::: FRAGMENTO DEL TEXTO :::

Del 20 al 27 de septiembre, las calles del mundo cobraron vida con las voces y pisadas de millones de manifestantes que reclamaron a los gobiernos y las empresas que tomen medidas efectivas contra el cambio climático. Una cifra récord de 7.600.000 de personas, entre ellas jóvenes, integrantes de movimientos sociales, sindicatos, trabajadoras/es y activistas participaron en la huelga mundial por el clima y las actividades relacionadas en todo el planeta, convirtiéndose en la mayor movilización climática de la historia.

Los grupos de Amigos de la Tierra Internacional de todo el mundo fueron parte de este movimiento, apoyaron a los estudiantes en huelga y reclamaron justicia climática para todas aquellas personas que ya enfrentan los impactos del cambio climático, la energía sucia y las falsas soluciones.

Los grupos de la región Asia Pacífico exigieron que se ponga fin a la producción de combustibles fósiles y abogaron por una transición justa a favor de la energía renovable. De Malasia a Sri Lanka, Australia, Filipinas, Bangladesh, Japón e Indonesia, miles de personas marcharon en protesta. En Corea del Sur y Timor Oriental, la gente salió en sus bicicletas.

Entre la multitud que se movilizó en Melbourne, Australia, estuvo presente la bandera de ATI con el poderoso mensaje: “desmantelemos el patriarcado, no el planeta”.

En Europa se llevaron a cabo movilizaciones por el clima multitudinarias. Solamente en Alemania participaron 1.400.000 personas. Este año estuvo dominado por las voces de jóvenes, inspiradas/os por el movimiento #FridaysForFuture y las/os  jóvenes activistas por el clima entre ellas/os Greta Thunberg. Jóvenes y familias de todo el continente plantearon demandas para proteger su futuro, inclusive en Croacia, España y Austria.

 

En Macedonia, Jóvenes Amigos de la Tierra organizó un taller para fortalecer las acciones a nivel mundial.

:::

• TAREA A RESOLVER: Reproduce el texto sobre la huelga mundial por el clima desde "En Europa se" hasta "España y Austria.", ambos incluidos, y cambia "Alemania" por "Francia". El material procede de otra fuente.

::: DATOS ALMACENADOS :::

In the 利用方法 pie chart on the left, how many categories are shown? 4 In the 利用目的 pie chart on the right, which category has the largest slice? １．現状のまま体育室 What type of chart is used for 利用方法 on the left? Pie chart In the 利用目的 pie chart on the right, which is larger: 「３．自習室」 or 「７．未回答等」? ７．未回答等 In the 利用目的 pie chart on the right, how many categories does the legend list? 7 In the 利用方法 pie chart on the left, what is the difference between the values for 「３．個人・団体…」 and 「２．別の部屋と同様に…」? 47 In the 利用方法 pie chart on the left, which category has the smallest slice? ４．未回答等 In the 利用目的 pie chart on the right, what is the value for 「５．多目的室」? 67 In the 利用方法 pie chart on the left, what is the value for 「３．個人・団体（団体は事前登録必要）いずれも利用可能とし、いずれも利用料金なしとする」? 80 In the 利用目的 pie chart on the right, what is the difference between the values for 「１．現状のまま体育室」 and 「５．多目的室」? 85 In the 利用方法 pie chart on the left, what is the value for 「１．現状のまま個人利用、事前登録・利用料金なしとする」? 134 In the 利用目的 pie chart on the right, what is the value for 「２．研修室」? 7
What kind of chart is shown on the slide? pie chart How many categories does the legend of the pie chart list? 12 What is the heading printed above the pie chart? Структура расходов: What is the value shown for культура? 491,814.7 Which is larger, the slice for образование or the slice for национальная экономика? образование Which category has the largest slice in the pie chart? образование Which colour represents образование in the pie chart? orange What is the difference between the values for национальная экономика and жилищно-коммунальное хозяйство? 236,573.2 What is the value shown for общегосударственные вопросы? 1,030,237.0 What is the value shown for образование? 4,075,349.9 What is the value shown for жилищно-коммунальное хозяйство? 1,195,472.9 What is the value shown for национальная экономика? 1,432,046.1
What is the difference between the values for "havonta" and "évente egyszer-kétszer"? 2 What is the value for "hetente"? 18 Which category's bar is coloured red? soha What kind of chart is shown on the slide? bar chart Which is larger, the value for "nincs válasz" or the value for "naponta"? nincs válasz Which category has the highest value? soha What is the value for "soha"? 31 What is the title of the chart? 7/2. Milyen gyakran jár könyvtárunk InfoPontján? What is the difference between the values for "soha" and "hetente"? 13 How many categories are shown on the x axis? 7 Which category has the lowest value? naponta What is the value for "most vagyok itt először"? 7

:::

• RESPUESTA:
En Europa se llevaron a cabo movilizaciones por el clima multitudinarias. Solamente en Francia participaron 1.400.000 personas. Este año estuvo dominado por las voces de jóvenes, inspiradas/os por el movimiento #FridaysForFuture y las/os  jóvenes activistas por el clima entre ellas/os Greta Thunberg. Jóvenes y familias de todo el continente plantearon demandas para proteger su futuro, inclusive en Croacia, España y Austria.